(Saved entries)
◆ ◆ ◆

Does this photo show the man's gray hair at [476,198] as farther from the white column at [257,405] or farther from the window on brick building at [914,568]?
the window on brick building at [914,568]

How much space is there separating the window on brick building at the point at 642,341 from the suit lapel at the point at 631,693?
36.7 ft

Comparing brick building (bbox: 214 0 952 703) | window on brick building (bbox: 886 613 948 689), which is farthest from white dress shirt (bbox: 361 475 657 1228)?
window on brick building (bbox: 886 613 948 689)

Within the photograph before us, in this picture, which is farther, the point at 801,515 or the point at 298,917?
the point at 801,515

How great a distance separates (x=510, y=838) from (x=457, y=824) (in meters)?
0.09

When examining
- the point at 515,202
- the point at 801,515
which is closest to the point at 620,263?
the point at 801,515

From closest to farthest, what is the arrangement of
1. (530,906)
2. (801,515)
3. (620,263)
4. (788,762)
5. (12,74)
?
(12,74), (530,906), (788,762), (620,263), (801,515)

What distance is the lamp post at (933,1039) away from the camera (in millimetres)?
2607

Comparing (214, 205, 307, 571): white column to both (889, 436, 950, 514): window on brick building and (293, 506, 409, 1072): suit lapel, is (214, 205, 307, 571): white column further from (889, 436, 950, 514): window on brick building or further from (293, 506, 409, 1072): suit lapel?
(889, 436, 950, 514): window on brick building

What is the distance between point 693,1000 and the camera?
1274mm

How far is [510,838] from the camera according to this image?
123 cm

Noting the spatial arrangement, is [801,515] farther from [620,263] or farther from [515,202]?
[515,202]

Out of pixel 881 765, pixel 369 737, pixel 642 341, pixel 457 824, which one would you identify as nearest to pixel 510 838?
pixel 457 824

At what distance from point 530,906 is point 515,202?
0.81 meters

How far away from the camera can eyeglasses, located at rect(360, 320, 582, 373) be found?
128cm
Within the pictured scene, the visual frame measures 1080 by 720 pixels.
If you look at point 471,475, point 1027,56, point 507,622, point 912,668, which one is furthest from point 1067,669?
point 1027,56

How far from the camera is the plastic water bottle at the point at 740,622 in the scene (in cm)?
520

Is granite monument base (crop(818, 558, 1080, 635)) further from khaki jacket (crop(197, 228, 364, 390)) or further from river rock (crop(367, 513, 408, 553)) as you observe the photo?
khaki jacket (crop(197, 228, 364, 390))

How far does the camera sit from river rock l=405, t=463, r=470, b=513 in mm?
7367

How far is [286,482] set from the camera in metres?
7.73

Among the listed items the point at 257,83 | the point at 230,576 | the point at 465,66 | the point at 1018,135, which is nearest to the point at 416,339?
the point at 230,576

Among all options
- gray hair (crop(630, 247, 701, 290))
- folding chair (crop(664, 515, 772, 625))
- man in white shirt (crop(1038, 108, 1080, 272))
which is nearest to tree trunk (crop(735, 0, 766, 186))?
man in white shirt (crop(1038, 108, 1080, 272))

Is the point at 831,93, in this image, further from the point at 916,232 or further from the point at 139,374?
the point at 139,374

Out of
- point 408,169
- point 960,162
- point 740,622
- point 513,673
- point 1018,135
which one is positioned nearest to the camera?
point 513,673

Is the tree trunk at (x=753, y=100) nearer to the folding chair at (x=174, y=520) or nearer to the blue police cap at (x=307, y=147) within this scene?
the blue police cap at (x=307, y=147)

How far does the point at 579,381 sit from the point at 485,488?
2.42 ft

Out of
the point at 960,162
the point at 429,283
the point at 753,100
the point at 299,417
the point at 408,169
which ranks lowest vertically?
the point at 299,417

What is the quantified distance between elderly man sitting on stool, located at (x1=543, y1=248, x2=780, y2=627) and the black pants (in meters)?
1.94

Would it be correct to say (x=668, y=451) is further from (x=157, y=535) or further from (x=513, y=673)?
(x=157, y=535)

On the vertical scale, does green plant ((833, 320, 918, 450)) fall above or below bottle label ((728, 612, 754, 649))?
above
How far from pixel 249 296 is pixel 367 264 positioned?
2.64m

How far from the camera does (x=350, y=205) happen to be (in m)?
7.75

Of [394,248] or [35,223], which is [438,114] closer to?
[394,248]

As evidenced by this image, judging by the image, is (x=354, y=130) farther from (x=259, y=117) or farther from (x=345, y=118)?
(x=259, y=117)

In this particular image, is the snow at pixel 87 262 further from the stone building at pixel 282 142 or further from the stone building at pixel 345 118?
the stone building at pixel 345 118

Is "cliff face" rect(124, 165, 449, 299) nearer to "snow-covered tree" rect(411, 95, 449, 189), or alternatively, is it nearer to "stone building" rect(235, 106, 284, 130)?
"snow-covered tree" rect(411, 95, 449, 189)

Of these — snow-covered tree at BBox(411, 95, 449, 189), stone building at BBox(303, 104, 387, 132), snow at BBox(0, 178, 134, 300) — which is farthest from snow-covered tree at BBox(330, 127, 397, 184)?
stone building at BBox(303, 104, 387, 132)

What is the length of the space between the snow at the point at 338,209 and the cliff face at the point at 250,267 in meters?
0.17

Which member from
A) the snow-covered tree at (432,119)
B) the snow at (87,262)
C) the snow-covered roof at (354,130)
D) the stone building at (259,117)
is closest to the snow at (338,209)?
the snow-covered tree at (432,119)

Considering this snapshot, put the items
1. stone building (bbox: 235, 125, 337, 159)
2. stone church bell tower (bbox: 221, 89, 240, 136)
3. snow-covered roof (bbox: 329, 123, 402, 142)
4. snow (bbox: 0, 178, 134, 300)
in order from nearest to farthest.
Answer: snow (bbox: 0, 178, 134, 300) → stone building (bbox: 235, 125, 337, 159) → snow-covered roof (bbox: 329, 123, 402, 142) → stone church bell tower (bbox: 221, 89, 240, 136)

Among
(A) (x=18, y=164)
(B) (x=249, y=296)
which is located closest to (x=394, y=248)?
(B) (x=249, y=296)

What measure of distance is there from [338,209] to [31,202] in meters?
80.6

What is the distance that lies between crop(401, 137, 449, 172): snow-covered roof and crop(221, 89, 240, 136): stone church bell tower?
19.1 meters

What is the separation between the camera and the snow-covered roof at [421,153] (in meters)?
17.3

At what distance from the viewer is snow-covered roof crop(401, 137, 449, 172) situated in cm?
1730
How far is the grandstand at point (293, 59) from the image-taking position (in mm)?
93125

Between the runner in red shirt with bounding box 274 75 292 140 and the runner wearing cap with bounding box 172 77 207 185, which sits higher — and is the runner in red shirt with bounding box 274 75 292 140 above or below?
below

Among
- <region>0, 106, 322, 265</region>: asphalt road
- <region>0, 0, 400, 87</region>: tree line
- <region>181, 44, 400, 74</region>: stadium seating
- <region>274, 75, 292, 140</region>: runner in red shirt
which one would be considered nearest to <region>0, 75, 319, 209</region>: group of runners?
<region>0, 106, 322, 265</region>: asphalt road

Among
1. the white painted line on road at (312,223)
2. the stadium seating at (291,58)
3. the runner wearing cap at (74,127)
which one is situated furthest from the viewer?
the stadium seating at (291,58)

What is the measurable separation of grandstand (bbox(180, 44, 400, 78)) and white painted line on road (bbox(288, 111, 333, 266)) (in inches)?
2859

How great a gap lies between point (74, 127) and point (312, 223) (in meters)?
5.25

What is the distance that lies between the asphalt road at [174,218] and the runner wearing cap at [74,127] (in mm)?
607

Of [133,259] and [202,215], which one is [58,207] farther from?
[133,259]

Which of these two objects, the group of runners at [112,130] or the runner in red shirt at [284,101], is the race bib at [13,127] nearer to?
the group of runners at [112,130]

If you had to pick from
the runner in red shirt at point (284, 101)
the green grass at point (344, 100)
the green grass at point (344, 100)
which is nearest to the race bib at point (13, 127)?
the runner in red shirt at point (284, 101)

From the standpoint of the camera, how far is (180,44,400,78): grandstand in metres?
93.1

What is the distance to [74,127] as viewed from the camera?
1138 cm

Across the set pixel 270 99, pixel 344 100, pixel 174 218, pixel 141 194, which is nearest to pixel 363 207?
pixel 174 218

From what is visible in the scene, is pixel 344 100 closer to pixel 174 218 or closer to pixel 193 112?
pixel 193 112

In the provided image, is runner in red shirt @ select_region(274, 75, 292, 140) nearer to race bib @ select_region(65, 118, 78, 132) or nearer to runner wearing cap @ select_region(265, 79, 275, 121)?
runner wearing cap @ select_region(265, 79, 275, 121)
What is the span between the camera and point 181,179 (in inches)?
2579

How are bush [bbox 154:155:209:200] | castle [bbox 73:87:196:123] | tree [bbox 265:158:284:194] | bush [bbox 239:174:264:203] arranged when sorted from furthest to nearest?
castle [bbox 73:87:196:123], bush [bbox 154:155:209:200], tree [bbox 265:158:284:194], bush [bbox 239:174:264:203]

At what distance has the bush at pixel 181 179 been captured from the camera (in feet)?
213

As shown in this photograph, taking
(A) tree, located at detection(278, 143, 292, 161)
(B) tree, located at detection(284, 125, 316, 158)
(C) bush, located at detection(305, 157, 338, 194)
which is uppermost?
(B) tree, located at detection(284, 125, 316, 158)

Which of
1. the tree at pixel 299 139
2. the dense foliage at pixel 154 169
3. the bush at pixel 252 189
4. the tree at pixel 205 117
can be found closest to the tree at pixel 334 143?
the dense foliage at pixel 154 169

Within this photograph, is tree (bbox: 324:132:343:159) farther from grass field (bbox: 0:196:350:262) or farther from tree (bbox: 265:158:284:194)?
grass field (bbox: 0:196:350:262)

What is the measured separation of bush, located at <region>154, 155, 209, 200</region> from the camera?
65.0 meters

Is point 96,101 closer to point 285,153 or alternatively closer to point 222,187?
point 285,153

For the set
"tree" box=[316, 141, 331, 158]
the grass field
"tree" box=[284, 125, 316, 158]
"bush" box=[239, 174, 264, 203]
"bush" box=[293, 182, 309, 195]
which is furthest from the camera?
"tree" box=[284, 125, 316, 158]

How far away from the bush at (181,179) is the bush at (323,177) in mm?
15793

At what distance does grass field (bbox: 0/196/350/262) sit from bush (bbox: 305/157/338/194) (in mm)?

◆ ◆ ◆

Rewrite the stretch from the line containing "For the set" through the end of the records as a numbered list, one line per item, and leave out the blank lines.

1. For the set
2. "tree" box=[316, 141, 331, 158]
3. the grass field
4. "tree" box=[284, 125, 316, 158]
5. "bush" box=[239, 174, 264, 203]
6. "bush" box=[293, 182, 309, 195]
7. which is furthest from the camera?
8. "tree" box=[284, 125, 316, 158]
9. How far away from the bush at (181,179) is the bush at (323,177) in mm?
10. 15793
11. At what distance does grass field (bbox: 0/196/350/262) sit from bush (bbox: 305/157/338/194) (in mm)?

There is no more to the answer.